Eva ficou surpreendida ao ouvir aquelas palavras, amor, medo, morte / e pensou que pertenciam a uma língua estranha, distante do paraísoedês, / e andou com elas na boca, a mastigá-las como milho, como raízes, / até que acreditou, amor, medo, morte, compreender completamente o seu sentido. / Mas nessa altura já Adão andava melhor, e voltava a sentir-se feliz, ou quase.
Este acontecimento extraparadisíaco, foi só o primeiro de vários, / de modo que Adão e Eva continuaram, por assim dizer, a receber aulas intensivas / da língua que dizia amor, medo, morte, aprendendo palavras como / cansaço, suor, gargalhada, cacarejar, velhice, canção, carícia, prisão; / e à medida que o vocabulário aumentava, aumentavam também as rugas na pele.
A hora da morte, a verdadeira, chegou a Adão era já ele muito velho, / e quis transmitir a Eva aquilo que tinha aprendido, a última verdade. / «Sabes, Eva», disse-lhe, «a perda do paraíso não foi na realidade uma desgraça». / «Apesar de todas as dificuldades, apesar do que aconteceu ao pobre Abel e todos os outros conflitos, / conhecemos aquilo a que, muito nobremente, podemos chamar de vida».

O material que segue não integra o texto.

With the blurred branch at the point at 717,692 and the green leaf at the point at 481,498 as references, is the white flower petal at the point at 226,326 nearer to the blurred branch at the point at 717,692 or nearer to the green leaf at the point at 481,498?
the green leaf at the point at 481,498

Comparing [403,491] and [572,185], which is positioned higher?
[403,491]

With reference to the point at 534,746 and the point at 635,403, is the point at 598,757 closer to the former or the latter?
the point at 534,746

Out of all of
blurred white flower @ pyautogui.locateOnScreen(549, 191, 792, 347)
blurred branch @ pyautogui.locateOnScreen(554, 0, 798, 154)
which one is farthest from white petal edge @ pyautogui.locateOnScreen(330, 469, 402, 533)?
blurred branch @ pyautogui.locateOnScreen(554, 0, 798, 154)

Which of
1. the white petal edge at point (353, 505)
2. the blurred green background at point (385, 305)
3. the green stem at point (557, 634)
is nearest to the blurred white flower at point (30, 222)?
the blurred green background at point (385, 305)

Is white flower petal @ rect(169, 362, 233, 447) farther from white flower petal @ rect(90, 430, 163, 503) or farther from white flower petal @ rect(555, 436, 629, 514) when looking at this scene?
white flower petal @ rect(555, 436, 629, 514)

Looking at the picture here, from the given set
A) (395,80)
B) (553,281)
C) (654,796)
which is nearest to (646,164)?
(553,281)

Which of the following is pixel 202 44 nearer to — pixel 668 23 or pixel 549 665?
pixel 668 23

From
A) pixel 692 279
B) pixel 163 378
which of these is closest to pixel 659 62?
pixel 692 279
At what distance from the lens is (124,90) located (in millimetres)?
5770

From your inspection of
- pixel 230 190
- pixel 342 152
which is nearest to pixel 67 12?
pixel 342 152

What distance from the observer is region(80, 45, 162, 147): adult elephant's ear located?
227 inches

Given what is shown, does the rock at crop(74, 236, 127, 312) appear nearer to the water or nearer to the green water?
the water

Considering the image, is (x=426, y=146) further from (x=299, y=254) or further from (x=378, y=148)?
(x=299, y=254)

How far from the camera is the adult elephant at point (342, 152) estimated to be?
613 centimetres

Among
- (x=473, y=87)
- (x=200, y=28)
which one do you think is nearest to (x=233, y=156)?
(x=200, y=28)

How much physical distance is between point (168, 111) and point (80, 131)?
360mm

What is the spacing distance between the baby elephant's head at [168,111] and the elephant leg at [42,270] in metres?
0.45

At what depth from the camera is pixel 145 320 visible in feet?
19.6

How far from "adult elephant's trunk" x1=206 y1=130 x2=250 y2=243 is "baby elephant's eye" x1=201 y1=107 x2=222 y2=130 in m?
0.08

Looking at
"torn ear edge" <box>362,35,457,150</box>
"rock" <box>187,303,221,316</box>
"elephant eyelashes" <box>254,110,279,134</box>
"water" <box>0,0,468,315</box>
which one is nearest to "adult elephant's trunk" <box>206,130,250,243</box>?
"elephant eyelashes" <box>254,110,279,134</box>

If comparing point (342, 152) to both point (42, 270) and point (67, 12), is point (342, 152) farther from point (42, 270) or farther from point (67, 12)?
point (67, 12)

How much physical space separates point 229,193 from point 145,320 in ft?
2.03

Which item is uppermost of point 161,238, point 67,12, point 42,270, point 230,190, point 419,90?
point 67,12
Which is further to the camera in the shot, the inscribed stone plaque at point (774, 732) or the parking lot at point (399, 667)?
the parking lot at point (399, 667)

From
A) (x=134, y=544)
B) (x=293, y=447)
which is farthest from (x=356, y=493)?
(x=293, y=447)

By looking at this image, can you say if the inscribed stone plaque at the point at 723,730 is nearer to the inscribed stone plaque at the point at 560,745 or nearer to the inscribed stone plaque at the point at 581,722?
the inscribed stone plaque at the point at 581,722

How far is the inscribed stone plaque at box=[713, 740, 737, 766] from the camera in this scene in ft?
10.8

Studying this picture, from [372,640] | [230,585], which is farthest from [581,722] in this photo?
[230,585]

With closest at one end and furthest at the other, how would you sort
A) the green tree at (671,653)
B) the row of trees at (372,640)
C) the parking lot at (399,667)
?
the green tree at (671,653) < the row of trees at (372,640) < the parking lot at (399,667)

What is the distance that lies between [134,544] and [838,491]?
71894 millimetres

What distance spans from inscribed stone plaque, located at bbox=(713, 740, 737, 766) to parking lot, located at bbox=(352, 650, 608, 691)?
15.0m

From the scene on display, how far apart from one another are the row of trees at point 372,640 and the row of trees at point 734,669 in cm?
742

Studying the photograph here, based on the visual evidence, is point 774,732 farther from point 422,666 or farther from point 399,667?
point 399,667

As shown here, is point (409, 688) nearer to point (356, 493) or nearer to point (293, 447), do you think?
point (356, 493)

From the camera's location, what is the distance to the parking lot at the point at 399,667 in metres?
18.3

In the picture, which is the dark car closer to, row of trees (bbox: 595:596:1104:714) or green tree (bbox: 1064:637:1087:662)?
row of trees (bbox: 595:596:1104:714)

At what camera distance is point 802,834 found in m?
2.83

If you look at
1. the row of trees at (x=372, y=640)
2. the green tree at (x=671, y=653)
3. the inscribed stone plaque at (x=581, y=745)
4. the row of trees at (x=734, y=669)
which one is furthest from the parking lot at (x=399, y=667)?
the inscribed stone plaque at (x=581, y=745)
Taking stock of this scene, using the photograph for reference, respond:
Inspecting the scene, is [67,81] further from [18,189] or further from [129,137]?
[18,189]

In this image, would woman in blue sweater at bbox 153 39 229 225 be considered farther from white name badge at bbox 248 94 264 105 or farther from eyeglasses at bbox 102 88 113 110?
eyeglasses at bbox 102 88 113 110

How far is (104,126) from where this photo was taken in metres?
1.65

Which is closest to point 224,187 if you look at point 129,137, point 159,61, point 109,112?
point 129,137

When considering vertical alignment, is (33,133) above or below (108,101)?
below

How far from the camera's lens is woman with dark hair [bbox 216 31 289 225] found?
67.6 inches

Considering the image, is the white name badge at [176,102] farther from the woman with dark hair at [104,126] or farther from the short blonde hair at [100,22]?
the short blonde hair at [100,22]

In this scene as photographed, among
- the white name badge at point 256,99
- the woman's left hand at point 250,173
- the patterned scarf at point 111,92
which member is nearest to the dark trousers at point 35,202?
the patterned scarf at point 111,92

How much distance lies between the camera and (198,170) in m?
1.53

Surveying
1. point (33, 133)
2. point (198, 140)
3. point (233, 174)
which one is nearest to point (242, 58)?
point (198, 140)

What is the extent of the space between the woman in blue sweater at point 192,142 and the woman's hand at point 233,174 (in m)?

Sobre a sepultura de Adão foram derramadas longas lágrimas, de água e sal, / que caíram à terra e não deram origem a jacintos, nem a rosas, nem a nenhuma espécie de flores, / e de todos foi Caim aquele que, paradoxalmente, chorou com mais intensidade. / Mas logo Eva lembrou com saudade o susto que Adão apanhou com a sua primeira gripe, / e todos se acalmaram, e se foram, e beberam algo, e comeram bolo.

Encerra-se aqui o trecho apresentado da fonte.